Task brief: Turn every line of the listing below into a JSON list of strings, one string per line, leaving out blank lines.

──────── Extracted records

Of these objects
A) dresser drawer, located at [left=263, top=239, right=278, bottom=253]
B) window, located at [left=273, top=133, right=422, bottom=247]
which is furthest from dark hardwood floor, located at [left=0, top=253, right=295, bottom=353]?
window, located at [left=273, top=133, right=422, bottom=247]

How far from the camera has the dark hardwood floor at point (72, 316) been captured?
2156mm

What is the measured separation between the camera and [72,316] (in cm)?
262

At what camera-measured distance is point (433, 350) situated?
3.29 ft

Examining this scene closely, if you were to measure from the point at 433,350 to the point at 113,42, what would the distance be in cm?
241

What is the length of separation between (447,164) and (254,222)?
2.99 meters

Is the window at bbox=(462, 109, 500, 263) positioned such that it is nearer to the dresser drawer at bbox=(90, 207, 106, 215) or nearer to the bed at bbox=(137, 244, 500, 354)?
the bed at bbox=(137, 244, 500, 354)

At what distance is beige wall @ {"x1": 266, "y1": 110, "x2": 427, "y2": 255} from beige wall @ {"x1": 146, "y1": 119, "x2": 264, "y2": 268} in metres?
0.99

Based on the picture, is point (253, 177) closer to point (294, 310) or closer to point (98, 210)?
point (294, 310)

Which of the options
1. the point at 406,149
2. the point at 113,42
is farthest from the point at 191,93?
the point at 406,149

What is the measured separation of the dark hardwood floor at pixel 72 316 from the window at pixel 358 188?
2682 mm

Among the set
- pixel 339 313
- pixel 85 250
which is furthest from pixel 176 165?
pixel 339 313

────────────────

Exercise response:
[
  "Of these objects",
  "A) dresser drawer, located at [left=263, top=239, right=278, bottom=253]",
  "B) window, located at [left=273, top=133, right=422, bottom=247]",
  "which is furthest from dark hardwood floor, located at [left=0, top=253, right=295, bottom=353]?",
  "window, located at [left=273, top=133, right=422, bottom=247]",
  "How far from the camera has the dark hardwood floor at point (72, 316) been captured?",
  "2156mm",
  "What is the measured separation between the camera and [72,316] (in cm)?",
  "262",
  "At what camera-measured distance is point (433, 350) situated?",
  "3.29 ft",
  "Examining this scene closely, if you were to measure from the point at 433,350 to the point at 113,42, what would the distance be in cm?",
  "241",
  "What is the length of separation between (447,164) and (254,222)?",
  "2.99 meters",
  "Is the window at bbox=(462, 109, 500, 263) positioned such that it is nearer to the dresser drawer at bbox=(90, 207, 106, 215) or nearer to the bed at bbox=(137, 244, 500, 354)?",
  "the bed at bbox=(137, 244, 500, 354)",
  "At what distance is beige wall @ {\"x1\": 266, \"y1\": 110, \"x2\": 427, \"y2\": 255} from beige wall @ {\"x1\": 146, \"y1\": 119, \"x2\": 264, \"y2\": 268} in metres?",
  "0.99",
  "Based on the picture, is point (253, 177) closer to point (294, 310) or closer to point (98, 210)?",
  "point (294, 310)",
  "Which of the options",
  "1. the point at 406,149",
  "2. the point at 113,42",
  "is farthest from the point at 191,93?",
  "the point at 406,149",
  "What is the measured separation of the dark hardwood floor at pixel 72 316 from the window at pixel 358 188?",
  "2682 mm",
  "Among the set",
  "- pixel 339 313",
  "- pixel 85 250",
  "which is furthest from pixel 176 165?",
  "pixel 339 313"
]